— Итак, прошу вас быть откровенным, — прибавил он.
— Сказать по чести, я другого и не желаю, — отвечал герцог.
— Вы ведь собирались спросить у меня совета, не так ли?
— Совершенно верно.
— Ах, притворщик! А мне он ничего об этом не говорил.
— Я мог говорить об этом только с господином графом, да и то шепотом,
— отвечал маршал.
— Почему, герцог?
— Да вы бы покраснели, графиня, до корней волос!
— Скажите, маршал, ради любопытства! Я нарумянена, и никто ничего не заметит.
— Я вот о чем подумал, графиня… Берегитесь: я пускаюсь во все тяжкие!
— Вперед, герцог, я с вами!
— Да вы меня, верно, побьете, когда узнаете, что у меня в голове.
— Не у вас в обычае быть битым, герцог, — заметил Бальзамо, обратившись к старому маршалу; тот так и засветился от удовольствия!
— Ну так вот, — продолжал герцог, — не в обиду будь сказано ее сиятельству, его величество.., как бы это выразить?..
— Да что же он тянет! — вскричала графиня.
— Так вы настаиваете?..
— Да.
— Непременно?
— Да, тысячу раз да!
— Ну, рискну.., печально это сознавать, господин граф, однако его величество трудно стало расшевелить. Это не я придумал, графиня, это словцо госпожи де Ментенон.
— В этом нет ничего для меня оскорбительного, герцог, — молвила графиня Дю Барри.
— Тем лучше, я буду говорить свободнее. Так вот, было бы очень хорошо, если бы господин граф, владеющий секретом бесценного эликсира…
— ..изобрел такой эликсир, который вернул бы королю способность расшевелиться.
— Совершенно верно.
— Господин герцог! Это — детский лепет, это азбука нашей профессии. Первый же шарлатан сможет вам предложить приворотное зелье.
— Заслуга которого будет приписана добродетели графини? — продолжил герцог.
— Герцог! — оборвала его графиня.
— Я же говорил, что вы рассердитесь. Впрочем, вы сами этого хотели.
— Господин герцог, вы были правы, — заметил Бальзамо, — ее сиятельство в самом деле покраснела. Но ведь то, о чем мы говорим, не может никого задеть, ведь речь не идет о любви. Должен заметить, что вы освободите Францию от де Шуазеля не с помощью приворотного зелья. Посудите сами: даже если король будет любить графиню в десять раз сильнее, чем теперь, — а это невозможно, — де Шуазель все равно сохранит свое влияние и будет владеть его разумом так же, как графиня владеет сердцем короля.
— Вы правы, — согласился маршал. — Но это была наша единственная надежда.
— Вы в этом уверены?
— Попробуйте, черт побери, придумать что-нибудь еще!
— Я полагаю, что это совсем несложно.
— Несложно! Вы слышите, графиня? Ох уж мне эти колдуны! Им не знакомо сомнение!

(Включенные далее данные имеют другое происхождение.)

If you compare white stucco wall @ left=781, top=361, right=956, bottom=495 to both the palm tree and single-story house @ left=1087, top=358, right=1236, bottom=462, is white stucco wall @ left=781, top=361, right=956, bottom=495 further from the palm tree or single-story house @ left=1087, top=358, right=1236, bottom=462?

— В чем же тут сомневаться, если надо лишь представить королю доказательства в том, что де Шуазель его предает?.. С точки зрения короля, разумеется, потому что де Шуазель и не думает его предавать, делая свое дело.
— А что он делает?
— Вы знаете это не хуже меня, графиня: он поддерживает недовольство Парламента против королевской власти.
— Это понятно, но надо же знать, каким образом.
— При помощи агентов, которым он обещает безнаказанность.
— Кто эти агенты? Вот что желательно было бы знать.
— Вы полагаете, к примеру, что госпожа де Граммон уехала с другой целью, нежели поддержать горячие головы и подавить сомневающихся?
— Несомненно, что именно за этим она и поехала! — вскричала графиня.
— Да, но король видит в ее отъезде простое изгнание.
— Вы правы.
— Как ему доказать, что в этом отъезде следует усматривать не только то, о чем вам дают понять?
— Необходимо обвинить графиню.
— Если бы достаточно было бы только обвинить, граф!.. — заметил маршал.
— К сожалению, надо еще представить доказательства, — прибавила графиня.